## Aim of the task
All lines from the one with "phylum: Chordata" through the end of the records below are to be given again exactly, and nothing else.

======== Excerpted data ========

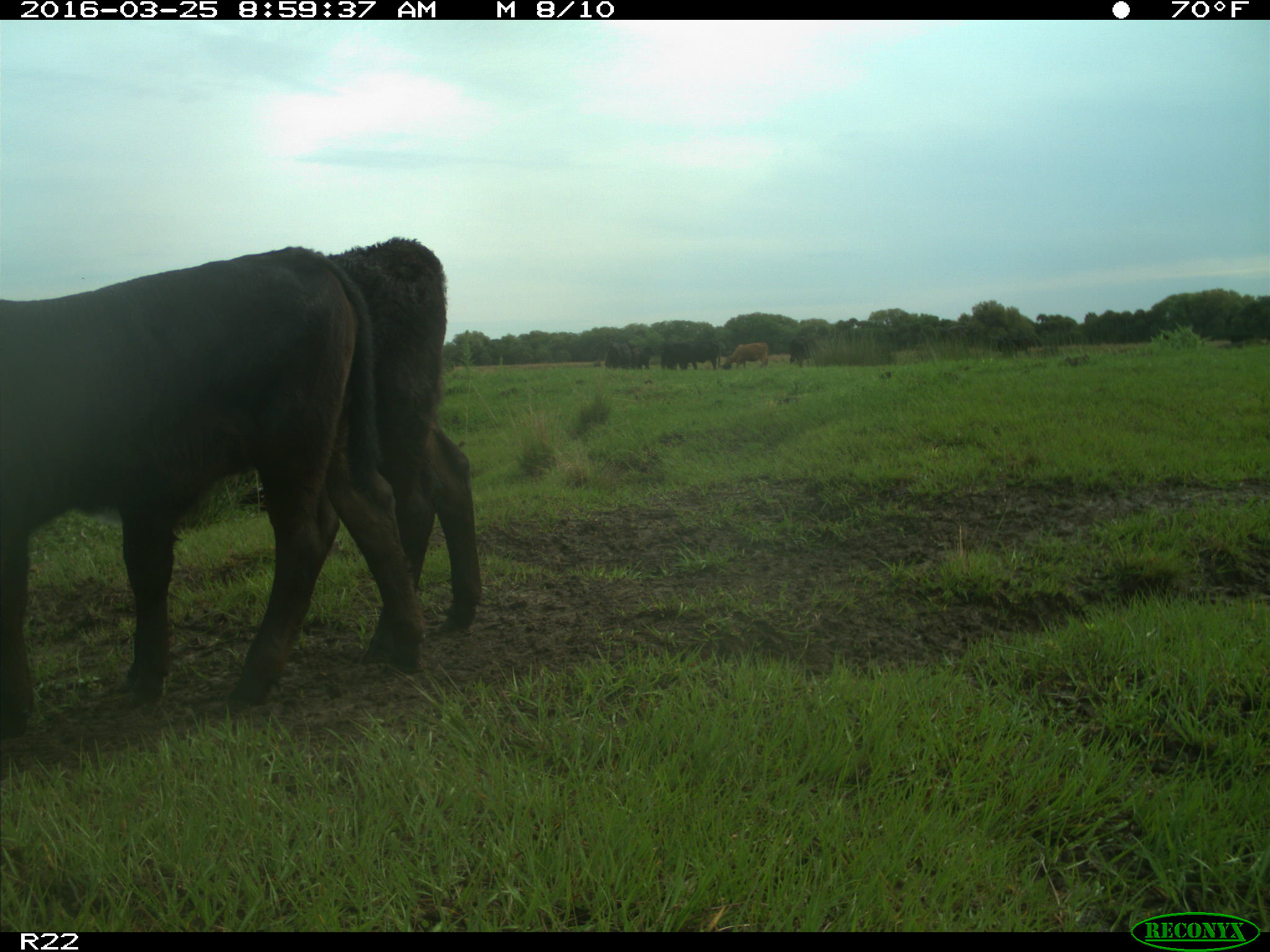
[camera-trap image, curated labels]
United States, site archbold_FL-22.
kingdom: Animalia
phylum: Chordata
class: Mammalia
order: Artiodactyla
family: Bovidae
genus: Bos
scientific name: Bos taurus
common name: domestic cow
Bos taurus (domestic cow).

========

## Task result
phylum: Chordata
class: Mammalia
order: Artiodactyla
family: Bovidae
genus: Bos
scientific name: Bos taurus
common name: domestic cow
Bos taurus (domestic cow).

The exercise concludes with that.